Most children are constantly surrounded by sugary treats (in large part due to their own persistence — and their grandparents), so it might be unrealistic to think that a child could grow up in a sugar-free environment. But there’s a huge difference between kids eating an occasional sweet treat and eating cookies after every single meal, and it turns out that this difference could have a significant impact on their health.
A study published in the February 2016 issue of Obesity found that removing foods with added sugar from children’s diets resulted in dramatic improvements to their metabolic health in 10 days. That’s it. The children who reduced their sugar intake saw improvements to their health in less than two weeks.
The 43 obese children (aged between nine and 18) followed a diet similar in macro percentages to what they normally are, and the only aspect of their diet that was altered was the amount of added dietary sugar consumed. This was reduced from 28 percent of their diet to 10 percent.
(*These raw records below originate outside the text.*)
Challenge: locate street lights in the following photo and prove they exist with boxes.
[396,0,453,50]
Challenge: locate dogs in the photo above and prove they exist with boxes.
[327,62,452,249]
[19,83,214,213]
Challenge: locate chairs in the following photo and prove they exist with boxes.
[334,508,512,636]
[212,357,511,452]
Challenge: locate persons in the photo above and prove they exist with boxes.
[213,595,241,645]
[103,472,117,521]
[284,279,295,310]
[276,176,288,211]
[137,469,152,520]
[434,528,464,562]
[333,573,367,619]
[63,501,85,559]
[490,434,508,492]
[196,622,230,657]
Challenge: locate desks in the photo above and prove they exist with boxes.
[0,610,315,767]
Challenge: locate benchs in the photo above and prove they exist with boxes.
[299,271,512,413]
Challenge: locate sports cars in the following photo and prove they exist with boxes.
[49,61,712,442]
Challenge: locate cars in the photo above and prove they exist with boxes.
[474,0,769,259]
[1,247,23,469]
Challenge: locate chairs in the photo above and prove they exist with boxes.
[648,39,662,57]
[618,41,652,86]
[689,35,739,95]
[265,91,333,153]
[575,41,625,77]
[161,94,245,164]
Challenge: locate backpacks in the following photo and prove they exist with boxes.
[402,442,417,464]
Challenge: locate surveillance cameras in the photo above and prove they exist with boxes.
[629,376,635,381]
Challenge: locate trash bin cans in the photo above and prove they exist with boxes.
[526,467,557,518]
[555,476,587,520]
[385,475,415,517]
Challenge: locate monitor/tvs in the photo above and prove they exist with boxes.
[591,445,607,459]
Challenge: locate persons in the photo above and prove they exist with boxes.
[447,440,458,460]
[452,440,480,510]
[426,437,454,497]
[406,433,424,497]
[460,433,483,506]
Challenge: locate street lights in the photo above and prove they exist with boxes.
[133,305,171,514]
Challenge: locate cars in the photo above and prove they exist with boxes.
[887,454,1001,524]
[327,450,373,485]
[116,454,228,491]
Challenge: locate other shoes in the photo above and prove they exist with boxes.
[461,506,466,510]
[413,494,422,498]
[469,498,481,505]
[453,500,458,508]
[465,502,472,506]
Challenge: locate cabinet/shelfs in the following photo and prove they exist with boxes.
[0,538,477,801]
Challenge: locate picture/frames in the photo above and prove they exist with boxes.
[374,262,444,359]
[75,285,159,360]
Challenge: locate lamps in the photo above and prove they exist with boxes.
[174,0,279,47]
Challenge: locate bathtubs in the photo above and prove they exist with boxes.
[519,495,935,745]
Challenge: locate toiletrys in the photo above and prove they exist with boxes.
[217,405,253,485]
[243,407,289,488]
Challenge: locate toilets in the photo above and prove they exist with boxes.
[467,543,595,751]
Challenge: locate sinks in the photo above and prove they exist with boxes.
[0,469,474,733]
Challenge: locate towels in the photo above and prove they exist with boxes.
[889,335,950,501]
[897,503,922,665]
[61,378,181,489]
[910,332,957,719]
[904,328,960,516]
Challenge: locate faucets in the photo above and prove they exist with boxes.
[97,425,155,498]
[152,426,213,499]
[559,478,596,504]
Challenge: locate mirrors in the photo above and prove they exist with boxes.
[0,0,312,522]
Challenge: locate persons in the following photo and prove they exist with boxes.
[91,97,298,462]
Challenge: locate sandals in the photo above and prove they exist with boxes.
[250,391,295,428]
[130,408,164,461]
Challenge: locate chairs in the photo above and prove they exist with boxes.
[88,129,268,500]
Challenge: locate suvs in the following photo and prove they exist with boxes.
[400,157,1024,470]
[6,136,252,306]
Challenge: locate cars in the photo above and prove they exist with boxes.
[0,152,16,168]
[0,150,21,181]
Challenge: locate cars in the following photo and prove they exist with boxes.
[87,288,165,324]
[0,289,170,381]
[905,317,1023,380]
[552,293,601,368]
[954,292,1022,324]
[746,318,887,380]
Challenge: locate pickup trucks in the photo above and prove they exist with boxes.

At the end of the nine days, the researchers found that while the weight of the participants remained roughly the same, there was a noticeable difference in their metabolic health. On average, blood pressure fell by five points, LDL cholesterol levels dropped by 10 points, and triglycerides dropped by 33 points. “Sugar can trigger increased triglycerides because excess calories are converted to fat, and triglycerides are basically fat that moves through your blood stream,” explains Denis Faye, Beachbody’s Senior Director of Nutrition Content. Additionally, the participants’ fasting blood sugar and insulin levels also improved.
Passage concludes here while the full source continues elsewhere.